Anti-Concurrent Causation

Anti-Concurrent Causation. Yes, the term actually means something, even though it looks and sounds like something from the mind of Dr. Seuss or from out of Alice in Wonderland. Anti-Concurrent Causation is a policy provision that bolsters certain exclusions.

Damage to homes, related structures, businesses, etc.; often involve causes of loss that are traditionally covered by insurance policies, such as fire, wind, hail, freezing, falling objects, lightning and others. On the opposite end, there are causes that, traditionally, are not covered, such as flood, earthquake, nuclear activity, and military actions.

Things are clear cut when a single cause creates a loss .But a situation becomes complicated when more than one cause contributes to a loss at, essentially, the same time (concurrent). Consider the following situations:

Scenario A – A factory that is heavily damaged by a windstorm. This is clearly a covered situation.

Scenario B – A factory that is heavily damaged by flooding. This is clearly a non-covered situation.

Scenario C – A factory that is heavily damaged by flooding, but the floodwaters driven onto the premises by a windstorm. Now the situation becomes uncertain. Storms are covered, flooding isn’t and both circumstances created the loss.
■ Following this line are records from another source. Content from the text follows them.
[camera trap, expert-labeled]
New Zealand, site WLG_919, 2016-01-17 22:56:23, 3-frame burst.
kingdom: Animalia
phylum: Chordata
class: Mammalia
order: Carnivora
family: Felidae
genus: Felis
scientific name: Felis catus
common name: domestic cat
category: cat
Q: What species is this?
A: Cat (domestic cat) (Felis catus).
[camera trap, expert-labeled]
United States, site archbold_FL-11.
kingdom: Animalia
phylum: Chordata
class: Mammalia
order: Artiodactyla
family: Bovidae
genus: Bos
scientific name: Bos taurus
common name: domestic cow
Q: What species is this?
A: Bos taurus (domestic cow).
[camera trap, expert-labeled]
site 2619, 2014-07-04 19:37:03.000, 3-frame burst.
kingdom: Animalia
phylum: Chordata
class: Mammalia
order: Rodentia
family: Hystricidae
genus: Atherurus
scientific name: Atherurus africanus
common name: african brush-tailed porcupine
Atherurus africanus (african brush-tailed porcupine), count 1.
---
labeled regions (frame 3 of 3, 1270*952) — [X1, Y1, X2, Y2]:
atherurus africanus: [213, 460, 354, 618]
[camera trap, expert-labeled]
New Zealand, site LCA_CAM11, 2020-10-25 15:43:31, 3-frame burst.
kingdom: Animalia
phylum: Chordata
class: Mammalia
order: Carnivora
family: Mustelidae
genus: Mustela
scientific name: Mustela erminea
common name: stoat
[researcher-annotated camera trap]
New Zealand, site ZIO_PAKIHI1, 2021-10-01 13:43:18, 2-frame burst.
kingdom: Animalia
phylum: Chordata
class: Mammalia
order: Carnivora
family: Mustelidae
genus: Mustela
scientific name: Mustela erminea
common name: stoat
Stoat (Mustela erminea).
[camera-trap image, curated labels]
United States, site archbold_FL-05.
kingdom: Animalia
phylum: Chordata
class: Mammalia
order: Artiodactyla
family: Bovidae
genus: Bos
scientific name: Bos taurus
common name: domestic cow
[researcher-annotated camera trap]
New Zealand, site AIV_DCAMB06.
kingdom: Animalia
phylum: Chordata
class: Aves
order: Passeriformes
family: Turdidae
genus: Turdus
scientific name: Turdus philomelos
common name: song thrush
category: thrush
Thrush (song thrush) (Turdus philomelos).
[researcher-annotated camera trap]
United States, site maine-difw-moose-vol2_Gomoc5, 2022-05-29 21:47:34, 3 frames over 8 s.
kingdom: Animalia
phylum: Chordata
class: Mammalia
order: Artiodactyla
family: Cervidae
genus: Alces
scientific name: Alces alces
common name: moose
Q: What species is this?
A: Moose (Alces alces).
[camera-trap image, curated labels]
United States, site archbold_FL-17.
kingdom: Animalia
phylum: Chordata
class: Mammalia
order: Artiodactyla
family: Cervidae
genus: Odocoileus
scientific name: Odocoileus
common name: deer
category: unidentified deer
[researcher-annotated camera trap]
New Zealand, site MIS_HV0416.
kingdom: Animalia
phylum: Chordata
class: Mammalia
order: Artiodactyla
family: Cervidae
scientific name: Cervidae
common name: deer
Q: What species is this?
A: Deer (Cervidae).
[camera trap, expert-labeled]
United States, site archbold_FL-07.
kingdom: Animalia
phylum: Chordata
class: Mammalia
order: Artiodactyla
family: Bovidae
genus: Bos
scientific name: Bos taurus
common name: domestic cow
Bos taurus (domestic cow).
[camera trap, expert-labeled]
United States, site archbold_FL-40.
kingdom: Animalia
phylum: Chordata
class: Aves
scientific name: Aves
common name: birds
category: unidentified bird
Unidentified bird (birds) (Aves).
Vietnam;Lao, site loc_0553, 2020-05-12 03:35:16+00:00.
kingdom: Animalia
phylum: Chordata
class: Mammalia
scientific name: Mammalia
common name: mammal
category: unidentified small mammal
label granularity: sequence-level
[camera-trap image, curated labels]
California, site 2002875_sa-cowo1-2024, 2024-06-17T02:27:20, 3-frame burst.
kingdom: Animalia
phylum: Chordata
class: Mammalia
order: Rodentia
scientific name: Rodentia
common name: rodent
It is the uncertainty created by both an excluded and a covered source of loss creating damage that is addressed by anti-concurrent causation wording. When a policy includes such language, such losses are still excluded. Such language is subject to frequent dispute under lawsuits, especially since such situations are often severe and catastrophic. Often courts and state laws have the final say on how given losses are handled. This creates another instance where you may need the help of an insurance professional to have clearer understanding of your coverage.